• WRITTEN TASK
Duplicate the lines of the listing below, from the line containing "How far is black" through the line containing "How great a", both included, and nothing else.

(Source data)
╭──

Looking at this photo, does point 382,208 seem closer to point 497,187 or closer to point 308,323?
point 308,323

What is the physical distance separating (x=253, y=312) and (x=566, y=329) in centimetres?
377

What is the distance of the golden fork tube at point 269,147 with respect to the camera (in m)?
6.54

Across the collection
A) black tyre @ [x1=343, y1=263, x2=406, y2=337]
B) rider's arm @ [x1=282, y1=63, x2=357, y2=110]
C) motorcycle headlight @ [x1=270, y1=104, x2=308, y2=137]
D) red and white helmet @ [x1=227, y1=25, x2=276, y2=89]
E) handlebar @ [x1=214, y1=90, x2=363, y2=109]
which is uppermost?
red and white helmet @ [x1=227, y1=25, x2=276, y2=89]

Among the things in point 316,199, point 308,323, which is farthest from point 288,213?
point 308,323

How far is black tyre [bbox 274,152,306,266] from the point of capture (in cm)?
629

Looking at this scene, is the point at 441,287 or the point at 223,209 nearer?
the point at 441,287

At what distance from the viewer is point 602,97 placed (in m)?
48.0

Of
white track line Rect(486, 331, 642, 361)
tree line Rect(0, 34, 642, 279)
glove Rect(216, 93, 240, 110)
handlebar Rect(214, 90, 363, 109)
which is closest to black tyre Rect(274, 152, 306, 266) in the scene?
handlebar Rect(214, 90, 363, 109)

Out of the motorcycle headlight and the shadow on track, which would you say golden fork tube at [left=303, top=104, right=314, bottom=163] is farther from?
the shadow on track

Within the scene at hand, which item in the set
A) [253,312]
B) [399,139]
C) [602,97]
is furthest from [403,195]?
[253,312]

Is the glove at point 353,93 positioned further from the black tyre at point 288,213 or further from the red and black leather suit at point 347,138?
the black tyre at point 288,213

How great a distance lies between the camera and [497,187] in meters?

╰──
╭──

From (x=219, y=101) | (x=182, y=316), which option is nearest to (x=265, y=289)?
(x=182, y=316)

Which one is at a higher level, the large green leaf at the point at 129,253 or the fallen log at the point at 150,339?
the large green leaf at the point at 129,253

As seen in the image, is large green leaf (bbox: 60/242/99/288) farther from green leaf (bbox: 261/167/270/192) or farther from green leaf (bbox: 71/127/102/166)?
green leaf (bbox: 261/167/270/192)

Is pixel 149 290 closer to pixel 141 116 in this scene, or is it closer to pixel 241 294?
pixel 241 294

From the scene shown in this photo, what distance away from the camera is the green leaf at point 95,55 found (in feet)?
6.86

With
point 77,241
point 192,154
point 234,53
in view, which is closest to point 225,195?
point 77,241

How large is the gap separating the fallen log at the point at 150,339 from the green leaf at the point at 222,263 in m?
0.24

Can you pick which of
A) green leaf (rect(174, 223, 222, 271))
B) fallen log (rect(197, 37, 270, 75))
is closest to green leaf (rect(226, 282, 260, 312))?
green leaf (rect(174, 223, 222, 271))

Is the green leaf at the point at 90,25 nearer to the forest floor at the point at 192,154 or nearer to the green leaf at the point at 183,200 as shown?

╰──

• THE RESPONSE
How far is black tyre [bbox 274,152,306,266] from the point of capture (in cm)?
629

Looking at this scene, is the point at 441,287 or the point at 223,209 nearer?
the point at 441,287

At what distance from the viewer is point 602,97 placed (in m)?
48.0

Of
white track line Rect(486, 331, 642, 361)
tree line Rect(0, 34, 642, 279)
glove Rect(216, 93, 240, 110)
handlebar Rect(214, 90, 363, 109)
which is closest to black tyre Rect(274, 152, 306, 266) in the scene?
handlebar Rect(214, 90, 363, 109)

Out of the motorcycle headlight and the shadow on track, which would you say golden fork tube at [left=303, top=104, right=314, bottom=163] is farther from?
the shadow on track

Within the scene at hand, which item in the set
A) [253,312]
B) [399,139]
C) [602,97]
is furthest from [403,195]?
[253,312]

Is the glove at point 353,93 positioned further from the black tyre at point 288,213 or further from the red and black leather suit at point 347,138?
the black tyre at point 288,213

How great a distance lies between the camera and [497,187] in meters?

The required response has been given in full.